Modeling the ocean and atmosphere during an extreme bora event in northern Adriatic using one-way and two-way atmosphere–ocean coupling

M. Ličer, P. Smerkol, A. Fettich, M. Ravdas, A. Papapostolou, A. Mantziafou, B. Strajnar, J. Cedilnik, M. Jeromel, J. Jerman, S. Petan, V. Malačič, and S. Sofianos

Abstract. We have studied the performances of (a) a two-way coupled atmosphere–ocean modeling system and (b) one-way coupled ocean model (forced by the atmosphere model), as compared to the available in situ measurements during and after a strong Adriatic bora wind event in February 2012, which led to extreme air–sea interactions. The simulations span the period between January and March 2012. The models used were ALADIN (Aire Limitée Adaptation dynamique Développement InterNational) (4.4 km resolution) on the atmosphere side and an Adriatic setup of Princeton ocean model (POM) (1°∕30 × 1°∕30 angular resolution) on the ocean side. The atmosphere–ocean coupling was implemented using the OASIS3-MCT model coupling toolkit. Two-way coupling ocean feedback to the atmosphere is limited to sea surface temperature. We have compared modeled atmosphere–ocean fluxes and sea temperatures from both setups to platform and CTD (conductivity, temperature, and depth) measurements from three locations in the northern Adriatic. We present objective verification of 2 m atmosphere temperature forecasts using mean bias and standard deviation of errors scores from 23 meteorological stations in the eastern part of Italy. We show that turbulent fluxes from both setups differ up to 20 % during the bora but not significantly before and after the event. When compared to observations, two-way coupling ocean temperatures exhibit a 4 times lower root mean square error (RMSE) than those from one-way coupled system. Two-way coupling improves sensible heat fluxes at all stations but does not improve latent heat loss. The spatial average of the two-way coupled atmosphere component is up to 0.3 °C colder than the one-way coupled setup, which is an improvement for prognostic lead times up to 20 h.

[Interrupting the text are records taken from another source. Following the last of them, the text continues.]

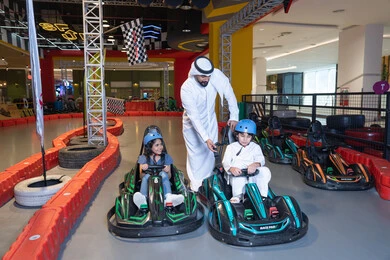 أب إماراتي وأطفاله في مضمار سباق سيارات الكارتينج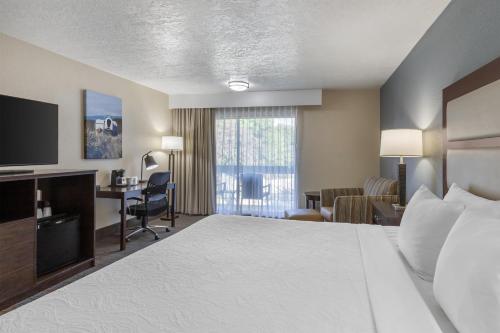 a hotel room with a bed and a desk at Best Western Sunridge Inn & Conference Center in Baker City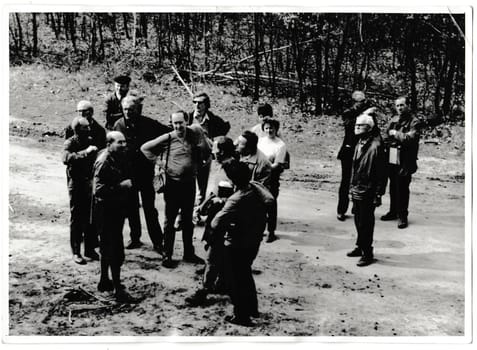 THE CZECHOSLOVAK SOCIALIST REPUBLIC - MARCH 31, 1974: Retro photo shows tourists stand on the path. Black and white vintage photography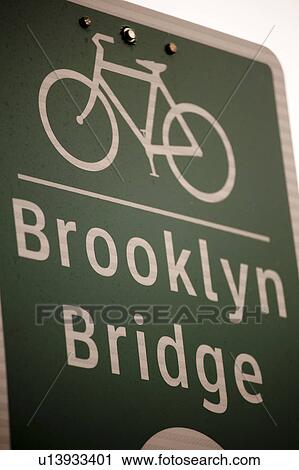 Bicycle lane direction sign to the Brooklyn Bridge in Manhattan, New York City, U. S. A. View Large Photo Image Stock Image - Bicycle lane direction sign to the Brooklyn Bridge in Manhattan, New York City, U. S. A.. Fotosearch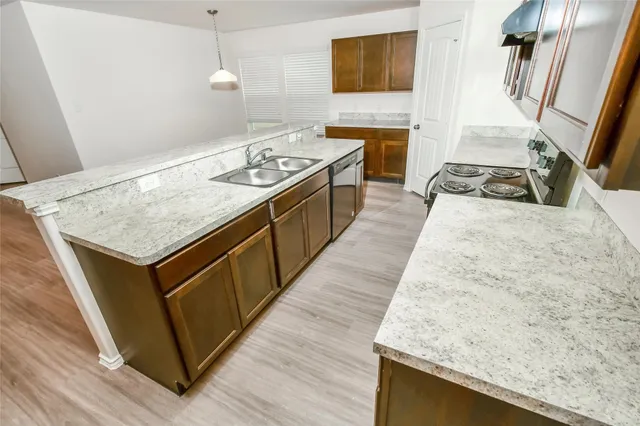 a kitchen with granite countertop a stove and a wooden floor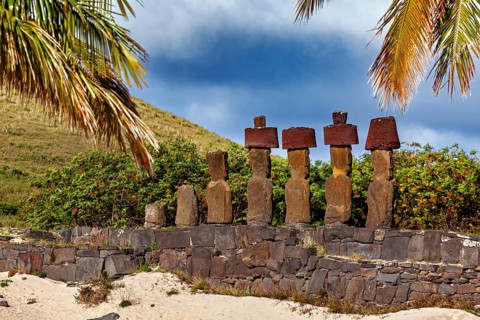 The Moai statues rise amidst palm trees and vegetation on Easter Island, under an overcast sky, The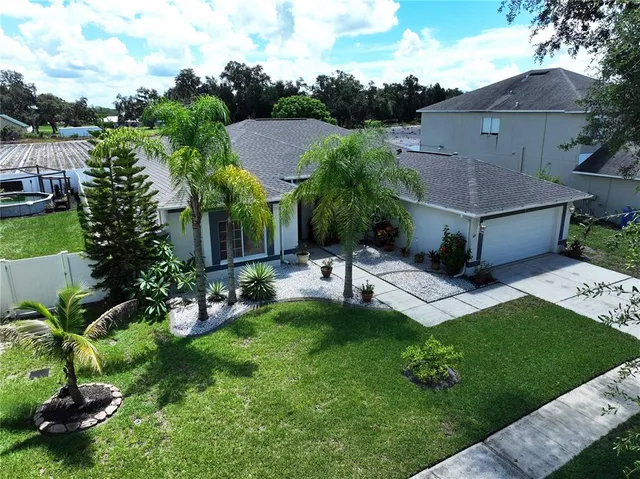 a view of an empty room with window and bathroom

Daily spatial average of the standard deviation of air temperature errors shows 0.15 °C improvement in the case of coupled system compared to the uncoupled. Coupled and uncoupled circulations in the northern Adriatic are predominantly wind-driven and show no significant mesoscale differences.

Short summary
We compare the northern Adriatic response to an extreme bora event, as simulated by one-way and two-way (i.e. with ocean feedback to the atmosphere) atmosphere-ocean coupling. We show that two-way coupling yields significantly better estimates of heat fluxes, most notably sensible heat flux, across the air-sea interface. When compared to observations in the northern Adriatic, two-way coupled system consequently leads to a better representation of ocean temperatures throughout the event.